→ **Records shown**:
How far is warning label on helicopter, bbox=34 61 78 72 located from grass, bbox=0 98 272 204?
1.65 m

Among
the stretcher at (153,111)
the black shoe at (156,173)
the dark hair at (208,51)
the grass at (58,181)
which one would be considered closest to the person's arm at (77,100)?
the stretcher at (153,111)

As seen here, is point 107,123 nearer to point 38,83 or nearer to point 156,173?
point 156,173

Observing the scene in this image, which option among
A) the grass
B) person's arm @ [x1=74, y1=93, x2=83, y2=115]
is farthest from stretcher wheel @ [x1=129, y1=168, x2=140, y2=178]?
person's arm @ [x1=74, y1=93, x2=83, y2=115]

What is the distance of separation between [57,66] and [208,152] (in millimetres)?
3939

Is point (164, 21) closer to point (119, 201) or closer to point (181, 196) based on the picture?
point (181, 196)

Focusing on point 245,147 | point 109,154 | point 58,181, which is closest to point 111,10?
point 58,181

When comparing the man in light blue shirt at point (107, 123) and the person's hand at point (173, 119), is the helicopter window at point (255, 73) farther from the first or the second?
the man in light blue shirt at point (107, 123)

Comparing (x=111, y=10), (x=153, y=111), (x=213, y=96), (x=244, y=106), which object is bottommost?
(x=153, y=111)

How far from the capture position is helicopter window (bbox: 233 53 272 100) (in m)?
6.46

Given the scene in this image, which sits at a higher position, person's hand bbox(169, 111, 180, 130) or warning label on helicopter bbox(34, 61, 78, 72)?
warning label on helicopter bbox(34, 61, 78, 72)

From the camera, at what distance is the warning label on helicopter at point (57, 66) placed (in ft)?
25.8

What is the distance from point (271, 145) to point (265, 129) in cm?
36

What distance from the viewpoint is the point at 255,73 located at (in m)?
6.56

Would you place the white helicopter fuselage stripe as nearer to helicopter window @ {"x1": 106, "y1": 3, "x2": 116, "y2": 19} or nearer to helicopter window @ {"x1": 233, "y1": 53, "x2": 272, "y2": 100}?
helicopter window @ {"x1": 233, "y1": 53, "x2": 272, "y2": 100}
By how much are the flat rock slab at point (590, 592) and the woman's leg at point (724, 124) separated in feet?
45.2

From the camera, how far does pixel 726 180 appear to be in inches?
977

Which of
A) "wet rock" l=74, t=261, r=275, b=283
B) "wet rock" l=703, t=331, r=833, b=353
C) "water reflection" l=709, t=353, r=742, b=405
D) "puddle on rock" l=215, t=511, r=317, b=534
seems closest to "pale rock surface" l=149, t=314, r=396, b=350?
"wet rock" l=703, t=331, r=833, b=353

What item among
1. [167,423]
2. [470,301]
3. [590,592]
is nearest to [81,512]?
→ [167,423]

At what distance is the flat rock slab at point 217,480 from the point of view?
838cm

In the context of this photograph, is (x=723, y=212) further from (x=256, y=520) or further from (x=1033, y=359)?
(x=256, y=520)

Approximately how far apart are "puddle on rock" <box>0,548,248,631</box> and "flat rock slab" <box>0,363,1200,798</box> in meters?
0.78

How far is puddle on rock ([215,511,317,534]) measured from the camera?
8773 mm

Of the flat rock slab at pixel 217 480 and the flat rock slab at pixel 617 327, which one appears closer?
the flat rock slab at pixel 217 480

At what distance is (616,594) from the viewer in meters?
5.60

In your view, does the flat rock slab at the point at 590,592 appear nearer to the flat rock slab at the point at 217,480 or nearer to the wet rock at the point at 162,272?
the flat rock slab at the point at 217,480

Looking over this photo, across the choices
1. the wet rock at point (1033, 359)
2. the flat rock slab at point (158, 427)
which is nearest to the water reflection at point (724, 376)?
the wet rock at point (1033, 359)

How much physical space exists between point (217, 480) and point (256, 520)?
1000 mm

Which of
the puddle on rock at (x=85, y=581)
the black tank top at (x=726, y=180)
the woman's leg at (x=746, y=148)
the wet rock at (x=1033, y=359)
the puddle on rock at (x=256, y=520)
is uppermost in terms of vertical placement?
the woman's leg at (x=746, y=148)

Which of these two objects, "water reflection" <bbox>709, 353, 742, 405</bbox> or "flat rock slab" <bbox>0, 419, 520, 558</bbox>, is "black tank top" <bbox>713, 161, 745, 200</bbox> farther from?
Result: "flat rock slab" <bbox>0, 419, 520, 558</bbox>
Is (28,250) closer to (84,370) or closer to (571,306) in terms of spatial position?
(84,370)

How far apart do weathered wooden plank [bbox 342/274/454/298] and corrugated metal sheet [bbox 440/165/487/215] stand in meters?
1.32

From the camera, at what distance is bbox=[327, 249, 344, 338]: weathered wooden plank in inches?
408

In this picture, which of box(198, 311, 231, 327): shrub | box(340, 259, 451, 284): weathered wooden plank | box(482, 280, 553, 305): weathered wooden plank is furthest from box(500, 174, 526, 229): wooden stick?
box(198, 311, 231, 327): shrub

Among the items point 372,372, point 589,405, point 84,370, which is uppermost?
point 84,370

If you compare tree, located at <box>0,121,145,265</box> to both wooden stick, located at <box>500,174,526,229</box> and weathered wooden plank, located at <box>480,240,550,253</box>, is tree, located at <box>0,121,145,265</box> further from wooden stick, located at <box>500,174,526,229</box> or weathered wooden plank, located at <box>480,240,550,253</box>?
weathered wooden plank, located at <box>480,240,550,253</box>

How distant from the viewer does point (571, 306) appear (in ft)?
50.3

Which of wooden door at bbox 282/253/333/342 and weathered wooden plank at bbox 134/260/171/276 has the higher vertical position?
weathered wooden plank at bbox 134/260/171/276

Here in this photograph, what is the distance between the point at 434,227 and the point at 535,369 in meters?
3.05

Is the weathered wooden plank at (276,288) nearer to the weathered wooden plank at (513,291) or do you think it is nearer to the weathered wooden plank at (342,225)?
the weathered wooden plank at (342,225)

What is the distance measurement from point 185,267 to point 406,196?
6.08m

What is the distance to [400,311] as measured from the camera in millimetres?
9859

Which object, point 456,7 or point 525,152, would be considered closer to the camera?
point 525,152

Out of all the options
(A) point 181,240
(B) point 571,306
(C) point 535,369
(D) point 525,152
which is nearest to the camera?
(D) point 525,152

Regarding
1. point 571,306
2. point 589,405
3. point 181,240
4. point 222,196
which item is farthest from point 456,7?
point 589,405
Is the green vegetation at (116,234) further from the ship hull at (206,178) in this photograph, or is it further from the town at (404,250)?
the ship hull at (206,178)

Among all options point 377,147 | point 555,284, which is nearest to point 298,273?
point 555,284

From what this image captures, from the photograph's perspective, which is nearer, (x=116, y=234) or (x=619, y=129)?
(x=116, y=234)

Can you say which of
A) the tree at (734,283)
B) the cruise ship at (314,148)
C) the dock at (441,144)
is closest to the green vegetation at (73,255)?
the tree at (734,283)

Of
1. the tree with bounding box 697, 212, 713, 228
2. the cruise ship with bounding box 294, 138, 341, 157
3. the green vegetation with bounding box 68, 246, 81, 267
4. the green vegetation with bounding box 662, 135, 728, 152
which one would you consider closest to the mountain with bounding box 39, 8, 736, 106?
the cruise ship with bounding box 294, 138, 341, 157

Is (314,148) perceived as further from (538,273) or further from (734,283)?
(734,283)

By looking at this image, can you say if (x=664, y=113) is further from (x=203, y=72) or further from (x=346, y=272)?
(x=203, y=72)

→ **Task directions**: Write the whole listing out again. Keep every line exactly as it is.

→ **The solution**:
How far is warning label on helicopter, bbox=34 61 78 72 located from grass, bbox=0 98 272 204?
1.65 m

Among
the stretcher at (153,111)
the black shoe at (156,173)
the dark hair at (208,51)
the grass at (58,181)
which one would be considered closest to the person's arm at (77,100)?
the stretcher at (153,111)

As seen here, is point 107,123 nearer to point 38,83 or nearer to point 156,173?
point 156,173

Observing the scene in this image, which option among
A) the grass
B) person's arm @ [x1=74, y1=93, x2=83, y2=115]
is farthest from stretcher wheel @ [x1=129, y1=168, x2=140, y2=178]?
person's arm @ [x1=74, y1=93, x2=83, y2=115]

What is the distance of separation between [57,66] and [208,152] (in millimetres)?
3939

Is point (164, 21) closer to point (119, 201) or closer to point (181, 196) based on the picture?
point (181, 196)

Focusing on point 245,147 | point 109,154 | point 58,181, which is closest to point 111,10?
point 58,181

When comparing the man in light blue shirt at point (107, 123) and the person's hand at point (173, 119), is the helicopter window at point (255, 73) farther from the first or the second?
the man in light blue shirt at point (107, 123)

Comparing (x=111, y=10), (x=153, y=111), (x=213, y=96), (x=244, y=106), which object is bottommost?
(x=153, y=111)

How far from the capture position is helicopter window (bbox: 233 53 272 100) (in m)?
6.46

Given the scene in this image, which sits at a higher position, person's hand bbox(169, 111, 180, 130) or warning label on helicopter bbox(34, 61, 78, 72)?
warning label on helicopter bbox(34, 61, 78, 72)

From the camera, at what distance is the warning label on helicopter at point (57, 66) placed (in ft)?
25.8

What is the distance from point (271, 145) to point (265, 129) in cm?
36

What distance from the viewpoint is the point at 255,73 located at (in m)?
6.56

Would you place the white helicopter fuselage stripe as nearer to helicopter window @ {"x1": 106, "y1": 3, "x2": 116, "y2": 19} or nearer to helicopter window @ {"x1": 233, "y1": 53, "x2": 272, "y2": 100}?
helicopter window @ {"x1": 233, "y1": 53, "x2": 272, "y2": 100}
By how much are the flat rock slab at point (590, 592) and the woman's leg at point (724, 124) separated in feet?
45.2

From the camera, how far does pixel 726 180 appear to be in inches?
977

Which of
A) "wet rock" l=74, t=261, r=275, b=283
B) "wet rock" l=703, t=331, r=833, b=353
C) "water reflection" l=709, t=353, r=742, b=405
D) "puddle on rock" l=215, t=511, r=317, b=534
seems closest to "pale rock surface" l=149, t=314, r=396, b=350?
"wet rock" l=703, t=331, r=833, b=353

What item among
1. [167,423]
2. [470,301]
3. [590,592]
is nearest to [81,512]?
→ [167,423]

At what distance is the flat rock slab at point 217,480 from the point of view?
838cm

In the context of this photograph, is (x=723, y=212) further from (x=256, y=520) or further from (x=1033, y=359)?
(x=256, y=520)

Approximately how far apart are "puddle on rock" <box>0,548,248,631</box> and "flat rock slab" <box>0,363,1200,798</box> in meters?
0.78

How far is puddle on rock ([215,511,317,534]) measured from the camera?
8773 mm

Of the flat rock slab at pixel 217 480 and the flat rock slab at pixel 617 327, which one appears closer?
the flat rock slab at pixel 217 480

At what distance is (616,594) from the viewer in meters?
5.60

In your view, does the flat rock slab at the point at 590,592 appear nearer to the flat rock slab at the point at 217,480 or nearer to the wet rock at the point at 162,272?
the flat rock slab at the point at 217,480

Looking over this photo, across the choices
1. the wet rock at point (1033, 359)
2. the flat rock slab at point (158, 427)
which is nearest to the water reflection at point (724, 376)?
the wet rock at point (1033, 359)

How much physical space exists between point (217, 480) and point (256, 520)?
1000 mm

Which of
the puddle on rock at (x=85, y=581)
the black tank top at (x=726, y=180)
the woman's leg at (x=746, y=148)
the wet rock at (x=1033, y=359)
the puddle on rock at (x=256, y=520)
is uppermost in terms of vertical placement?
the woman's leg at (x=746, y=148)

Which of these two objects, "water reflection" <bbox>709, 353, 742, 405</bbox> or "flat rock slab" <bbox>0, 419, 520, 558</bbox>, is "black tank top" <bbox>713, 161, 745, 200</bbox> farther from?
Result: "flat rock slab" <bbox>0, 419, 520, 558</bbox>
Is (28,250) closer to (84,370) or closer to (571,306) in terms of spatial position?
(84,370)

How far apart do weathered wooden plank [bbox 342/274/454/298] and corrugated metal sheet [bbox 440/165/487/215] stand in meters?
1.32

From the camera, at what distance is bbox=[327, 249, 344, 338]: weathered wooden plank in inches?
408

In this picture, which of box(198, 311, 231, 327): shrub | box(340, 259, 451, 284): weathered wooden plank | box(482, 280, 553, 305): weathered wooden plank is furthest from box(500, 174, 526, 229): wooden stick?
box(198, 311, 231, 327): shrub

Among the items point 372,372, point 589,405, point 84,370, which is uppermost?
point 84,370

If you compare tree, located at <box>0,121,145,265</box> to both wooden stick, located at <box>500,174,526,229</box> and weathered wooden plank, located at <box>480,240,550,253</box>, is tree, located at <box>0,121,145,265</box> further from wooden stick, located at <box>500,174,526,229</box> or weathered wooden plank, located at <box>480,240,550,253</box>?
weathered wooden plank, located at <box>480,240,550,253</box>

How distant from the viewer does point (571, 306) appear (in ft)?
50.3

Which of wooden door at bbox 282/253/333/342 and weathered wooden plank at bbox 134/260/171/276 has the higher vertical position?
weathered wooden plank at bbox 134/260/171/276

Here in this photograph, what is the distance between the point at 434,227 and the point at 535,369 in meters?
3.05

Is the weathered wooden plank at (276,288) nearer to the weathered wooden plank at (513,291) or do you think it is nearer to the weathered wooden plank at (342,225)?
the weathered wooden plank at (342,225)

What is the distance measurement from point 185,267 to point 406,196?
6.08m

What is the distance to [400,311] as measured from the camera in millimetres?
9859

Which object, point 456,7 or point 525,152, would be considered closer to the camera?
point 525,152

Out of all the options
(A) point 181,240
(B) point 571,306
(C) point 535,369
(D) point 525,152
which is nearest to the camera?
(D) point 525,152

Regarding
1. point 571,306
2. point 589,405
3. point 181,240
4. point 222,196
which item is farthest from point 456,7?
point 589,405
Is the green vegetation at (116,234) further from the ship hull at (206,178) in this photograph, or is it further from the town at (404,250)?
the ship hull at (206,178)

Among all options point 377,147 | point 555,284, which is nearest to point 298,273?
point 555,284

From what this image captures, from the photograph's perspective, which is nearer, (x=116, y=234) or (x=619, y=129)?
(x=116, y=234)

Can you say which of
A) the tree at (734,283)
B) the cruise ship at (314,148)
C) the dock at (441,144)
is closest to the green vegetation at (73,255)?
the tree at (734,283)

Of
1. the tree with bounding box 697, 212, 713, 228
2. the cruise ship with bounding box 294, 138, 341, 157
3. the green vegetation with bounding box 68, 246, 81, 267
4. the green vegetation with bounding box 662, 135, 728, 152
which one would you consider closest to the mountain with bounding box 39, 8, 736, 106?
the cruise ship with bounding box 294, 138, 341, 157

Is (314,148) perceived as further from (538,273) or further from (734,283)?
(734,283)

By looking at this image, can you say if (x=664, y=113) is further from (x=203, y=72) or further from (x=346, y=272)?
(x=203, y=72)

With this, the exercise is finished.